The fact that the RDS fortress, where Leinster had not lost a Magners League match since September 2008, was stormed on Saturday night means that unlike 2009 when Ireland swept the boards in terms of silverware there are no major prizes this time.

No Irish Grand Slam or the consolation of a Triple Crown. No Heineken Cup and no Magners League.

At the sponsors’ Saturday night post-Grand Final bash for the victorious and vanquished players and hand-picked guests, the Ospreys contingent made an admirable fist of not rubbing their victims’ noses in the figurative dirt.

The Leinster lads are equally deserving of credit for taking defeat so squarely on the chin.

Inside, though, they must have been hurting. A year ago they had just been crowned champions of Europe. Two months before that a number of them had contributed significantly to Ireland’s first Grand Slam in 61 years.

No such glory this time, however. The inaugural Magners League Final appeared to have been just one game too many.

As well as hurting, a few of them will have been wondering. And perhaps worrying.

Because it seems that a number of Ireland’s Golden Generation may have to accept significantly reduced wages if they are to continue playing on home soil.

The perilous state of the recession-hit Irish economy now is affecting rugby along with everything else and with the Aviva Stadium destined to bite deeply into resources for some time to come we may just have to get used to the fact that the Irish provinces can no longer afford to pay as much as some other clubs, notably those in France.

Saturday also marked the end of the road for a quintet of Leinster players — Malcolm O’Kelly, Girvan Dempsey, Bernard Jackman, CJ Van der Linde and Chris Keane. And it was the last match in charge for Stade Francais-bound coach Michael Cheika and his aides Alan Gaffney, Kurt McQuilkin and Chris Whitaker.

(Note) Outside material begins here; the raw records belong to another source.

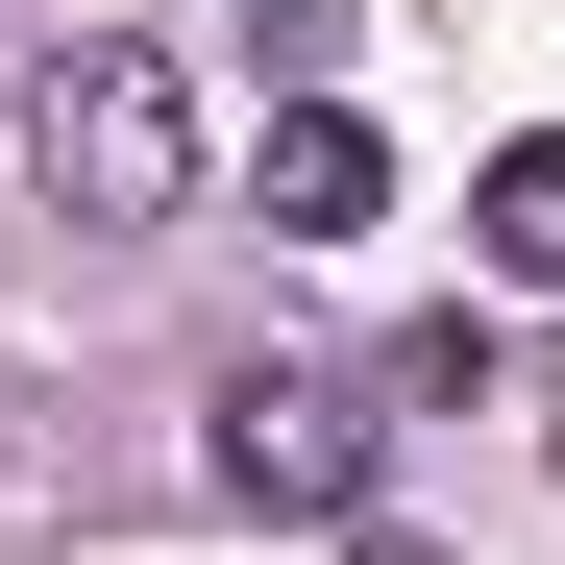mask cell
Here are the masks:
<instances>
[{
	"label": "cell",
	"mask_w": 565,
	"mask_h": 565,
	"mask_svg": "<svg viewBox=\"0 0 565 565\" xmlns=\"http://www.w3.org/2000/svg\"><path fill=\"white\" fill-rule=\"evenodd\" d=\"M25 172H50V198L74 222H99V246H148L172 198H198V99H172V50H50V99H25Z\"/></svg>",
	"instance_id": "cell-1"
},
{
	"label": "cell",
	"mask_w": 565,
	"mask_h": 565,
	"mask_svg": "<svg viewBox=\"0 0 565 565\" xmlns=\"http://www.w3.org/2000/svg\"><path fill=\"white\" fill-rule=\"evenodd\" d=\"M467 246H492L516 296H565V124H516L492 172H467Z\"/></svg>",
	"instance_id": "cell-4"
},
{
	"label": "cell",
	"mask_w": 565,
	"mask_h": 565,
	"mask_svg": "<svg viewBox=\"0 0 565 565\" xmlns=\"http://www.w3.org/2000/svg\"><path fill=\"white\" fill-rule=\"evenodd\" d=\"M369 198H394V148H369L344 99H296V124H270V246H344Z\"/></svg>",
	"instance_id": "cell-3"
},
{
	"label": "cell",
	"mask_w": 565,
	"mask_h": 565,
	"mask_svg": "<svg viewBox=\"0 0 565 565\" xmlns=\"http://www.w3.org/2000/svg\"><path fill=\"white\" fill-rule=\"evenodd\" d=\"M222 492L246 516H369L394 492V394L369 369H222Z\"/></svg>",
	"instance_id": "cell-2"
}]
</instances>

The loss of those key personnel will be massive hits for Leinster to absorb.

Outside, during the match, the home crowd had tried to raise their jaded players by singing Come On You Boys In Blues to the tune of Mary Hopkins’ Those Were The Days My Friend. A nice touch of Welsh-Irish togetherness.

The best example of that was provided by Tommy Bowe, scorer of the Ospreys’ opening try.

No-one held it against him. Indeed, the only things held against Bowe (pictured) were children whose parents wanted to photograph him alongside their youngsters.

A little blond-haired boy, no more than two years of age and togged out in the losers’ blue, stared star-struck at the stage where the band performed Credence Clearwater Revival’s 1969 hit Bad Moon Rising. Or maybe he was watching the big-screen re-run of the match we had just witnessed first-hand. I don’t know how far those musicians may end up going but they are unlikely to find themselves playing again against the backdrop of Lee Byrne threatening to decapitate Gordon D’Arcy. Bizarre circumstances.